Your task: Only the lines starting at the one that contains "Looking at this" and running to the end should be repeated, exactly as written.

— Begin Records shown —

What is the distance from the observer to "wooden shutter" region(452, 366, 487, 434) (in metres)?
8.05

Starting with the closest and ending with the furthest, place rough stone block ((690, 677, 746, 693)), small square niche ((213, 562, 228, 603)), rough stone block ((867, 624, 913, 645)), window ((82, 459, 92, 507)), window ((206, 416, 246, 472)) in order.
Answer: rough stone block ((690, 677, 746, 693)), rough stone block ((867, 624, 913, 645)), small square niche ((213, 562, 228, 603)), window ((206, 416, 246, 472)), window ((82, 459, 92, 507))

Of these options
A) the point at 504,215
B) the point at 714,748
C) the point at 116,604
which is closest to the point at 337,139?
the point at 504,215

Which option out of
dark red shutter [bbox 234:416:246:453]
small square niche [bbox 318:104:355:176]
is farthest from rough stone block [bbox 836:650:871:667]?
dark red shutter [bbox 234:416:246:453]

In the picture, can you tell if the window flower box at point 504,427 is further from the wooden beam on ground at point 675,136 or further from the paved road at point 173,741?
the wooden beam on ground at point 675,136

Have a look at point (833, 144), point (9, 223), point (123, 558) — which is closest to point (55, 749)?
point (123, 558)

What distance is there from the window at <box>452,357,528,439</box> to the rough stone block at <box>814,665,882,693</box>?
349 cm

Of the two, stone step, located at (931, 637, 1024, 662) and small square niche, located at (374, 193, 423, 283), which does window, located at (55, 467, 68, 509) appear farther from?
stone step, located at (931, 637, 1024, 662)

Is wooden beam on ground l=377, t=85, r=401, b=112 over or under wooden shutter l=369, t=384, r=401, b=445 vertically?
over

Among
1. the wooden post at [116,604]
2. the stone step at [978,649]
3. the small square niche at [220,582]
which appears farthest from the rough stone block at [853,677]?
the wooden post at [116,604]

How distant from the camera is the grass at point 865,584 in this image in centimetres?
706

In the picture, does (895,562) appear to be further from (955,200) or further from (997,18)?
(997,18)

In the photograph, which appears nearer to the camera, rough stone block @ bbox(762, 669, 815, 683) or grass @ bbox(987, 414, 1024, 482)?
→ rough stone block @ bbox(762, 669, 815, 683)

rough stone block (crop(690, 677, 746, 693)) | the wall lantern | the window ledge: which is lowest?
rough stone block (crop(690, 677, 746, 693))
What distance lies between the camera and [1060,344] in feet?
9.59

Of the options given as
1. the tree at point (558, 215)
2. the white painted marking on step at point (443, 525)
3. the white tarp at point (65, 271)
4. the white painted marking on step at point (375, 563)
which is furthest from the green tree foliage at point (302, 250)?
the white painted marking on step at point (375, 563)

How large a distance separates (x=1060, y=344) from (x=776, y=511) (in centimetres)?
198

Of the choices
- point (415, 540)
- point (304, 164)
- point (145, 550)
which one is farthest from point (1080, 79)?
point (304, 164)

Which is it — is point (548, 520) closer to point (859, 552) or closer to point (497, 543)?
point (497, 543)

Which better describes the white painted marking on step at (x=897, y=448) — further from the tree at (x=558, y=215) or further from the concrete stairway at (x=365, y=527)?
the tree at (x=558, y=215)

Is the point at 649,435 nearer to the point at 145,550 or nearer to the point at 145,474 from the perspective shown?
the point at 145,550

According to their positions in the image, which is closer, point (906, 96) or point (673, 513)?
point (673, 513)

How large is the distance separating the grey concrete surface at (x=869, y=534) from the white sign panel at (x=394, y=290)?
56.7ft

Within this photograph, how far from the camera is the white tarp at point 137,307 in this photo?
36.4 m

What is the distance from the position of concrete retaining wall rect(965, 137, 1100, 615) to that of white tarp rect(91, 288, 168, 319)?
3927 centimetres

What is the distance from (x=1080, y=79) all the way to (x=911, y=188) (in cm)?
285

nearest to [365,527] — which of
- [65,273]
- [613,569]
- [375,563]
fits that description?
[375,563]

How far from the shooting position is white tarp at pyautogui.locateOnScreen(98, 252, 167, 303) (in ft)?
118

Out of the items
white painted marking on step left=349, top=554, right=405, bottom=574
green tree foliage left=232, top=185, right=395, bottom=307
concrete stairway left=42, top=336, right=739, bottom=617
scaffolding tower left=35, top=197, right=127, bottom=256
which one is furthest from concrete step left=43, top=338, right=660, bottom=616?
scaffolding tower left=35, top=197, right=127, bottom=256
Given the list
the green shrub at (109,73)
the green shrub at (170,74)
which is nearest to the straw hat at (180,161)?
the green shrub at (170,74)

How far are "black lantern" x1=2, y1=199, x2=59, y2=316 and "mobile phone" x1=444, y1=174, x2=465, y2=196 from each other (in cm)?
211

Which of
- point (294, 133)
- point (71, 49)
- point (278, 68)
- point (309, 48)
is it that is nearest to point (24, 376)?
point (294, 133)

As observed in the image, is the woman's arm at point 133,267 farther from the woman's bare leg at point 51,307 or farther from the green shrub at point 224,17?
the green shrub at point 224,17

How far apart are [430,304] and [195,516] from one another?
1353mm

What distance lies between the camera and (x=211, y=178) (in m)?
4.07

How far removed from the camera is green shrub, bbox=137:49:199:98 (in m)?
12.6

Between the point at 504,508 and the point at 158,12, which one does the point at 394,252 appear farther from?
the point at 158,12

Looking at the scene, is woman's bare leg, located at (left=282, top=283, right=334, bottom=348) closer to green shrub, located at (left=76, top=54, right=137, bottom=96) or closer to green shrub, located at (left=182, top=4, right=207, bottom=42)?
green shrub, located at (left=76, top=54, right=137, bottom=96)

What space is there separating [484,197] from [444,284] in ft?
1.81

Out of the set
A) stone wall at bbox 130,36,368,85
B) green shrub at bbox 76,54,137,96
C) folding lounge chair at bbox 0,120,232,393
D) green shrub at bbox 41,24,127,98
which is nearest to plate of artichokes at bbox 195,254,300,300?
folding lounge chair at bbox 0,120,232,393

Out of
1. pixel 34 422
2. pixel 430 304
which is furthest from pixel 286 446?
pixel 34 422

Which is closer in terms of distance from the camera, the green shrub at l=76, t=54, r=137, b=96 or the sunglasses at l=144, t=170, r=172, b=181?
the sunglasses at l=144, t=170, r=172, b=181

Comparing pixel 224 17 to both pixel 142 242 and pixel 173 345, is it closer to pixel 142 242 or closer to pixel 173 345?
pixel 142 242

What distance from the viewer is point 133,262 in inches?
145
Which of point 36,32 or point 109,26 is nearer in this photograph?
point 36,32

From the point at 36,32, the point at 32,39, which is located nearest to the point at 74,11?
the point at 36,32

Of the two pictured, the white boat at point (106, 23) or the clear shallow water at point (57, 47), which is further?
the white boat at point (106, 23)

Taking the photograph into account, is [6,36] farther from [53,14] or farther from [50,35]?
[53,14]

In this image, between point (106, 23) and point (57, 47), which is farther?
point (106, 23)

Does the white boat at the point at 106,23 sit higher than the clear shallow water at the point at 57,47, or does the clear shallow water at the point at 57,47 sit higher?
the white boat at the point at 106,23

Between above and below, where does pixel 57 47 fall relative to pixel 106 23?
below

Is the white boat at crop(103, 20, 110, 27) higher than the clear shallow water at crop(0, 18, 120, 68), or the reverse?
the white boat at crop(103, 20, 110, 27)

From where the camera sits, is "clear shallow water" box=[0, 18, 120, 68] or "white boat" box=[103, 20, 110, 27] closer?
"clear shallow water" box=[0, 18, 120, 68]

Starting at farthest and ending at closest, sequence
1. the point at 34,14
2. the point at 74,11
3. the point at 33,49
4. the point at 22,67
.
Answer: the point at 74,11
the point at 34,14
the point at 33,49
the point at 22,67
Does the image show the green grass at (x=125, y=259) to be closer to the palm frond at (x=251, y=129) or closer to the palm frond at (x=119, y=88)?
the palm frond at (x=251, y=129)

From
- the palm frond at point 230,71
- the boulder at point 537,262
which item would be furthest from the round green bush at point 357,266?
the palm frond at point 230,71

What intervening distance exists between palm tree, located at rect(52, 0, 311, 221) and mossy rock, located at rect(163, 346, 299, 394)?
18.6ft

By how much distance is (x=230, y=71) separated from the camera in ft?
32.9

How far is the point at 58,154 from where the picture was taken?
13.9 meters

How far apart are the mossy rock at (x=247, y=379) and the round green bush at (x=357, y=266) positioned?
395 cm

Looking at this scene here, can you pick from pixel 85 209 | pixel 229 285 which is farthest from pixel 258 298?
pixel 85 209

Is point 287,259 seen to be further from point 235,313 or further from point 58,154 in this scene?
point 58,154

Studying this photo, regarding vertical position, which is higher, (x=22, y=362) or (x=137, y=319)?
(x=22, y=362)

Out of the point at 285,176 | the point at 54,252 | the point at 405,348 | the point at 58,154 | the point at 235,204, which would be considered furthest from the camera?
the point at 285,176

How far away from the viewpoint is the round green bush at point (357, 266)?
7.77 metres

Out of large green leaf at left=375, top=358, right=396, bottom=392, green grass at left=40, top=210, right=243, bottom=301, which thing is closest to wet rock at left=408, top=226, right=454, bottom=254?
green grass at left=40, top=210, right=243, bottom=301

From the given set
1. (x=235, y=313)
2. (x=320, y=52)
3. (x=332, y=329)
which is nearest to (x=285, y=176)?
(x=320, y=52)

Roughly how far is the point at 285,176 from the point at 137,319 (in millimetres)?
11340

— End Records shown —

Written solution:
Looking at this scene here, can you pick from pixel 85 209 | pixel 229 285 which is farthest from pixel 258 298?
pixel 85 209

Is point 287,259 seen to be further from point 235,313 or further from point 58,154 in this scene?
point 58,154

Studying this photo, regarding vertical position, which is higher, (x=22, y=362) or (x=137, y=319)?
(x=22, y=362)

Out of the point at 285,176 | the point at 54,252 | the point at 405,348 | the point at 58,154 | the point at 235,204, which would be considered furthest from the camera?
the point at 285,176

How far away from the viewpoint is the round green bush at point (357, 266)?
7.77 metres

Out of large green leaf at left=375, top=358, right=396, bottom=392, green grass at left=40, top=210, right=243, bottom=301, which thing is closest to wet rock at left=408, top=226, right=454, bottom=254?
green grass at left=40, top=210, right=243, bottom=301

From the given set
1. (x=235, y=313)
2. (x=320, y=52)
3. (x=332, y=329)
which is nearest to (x=285, y=176)?
(x=320, y=52)

Roughly how far is the point at 285,176 from the point at 137,319 (in millimetres)?
11340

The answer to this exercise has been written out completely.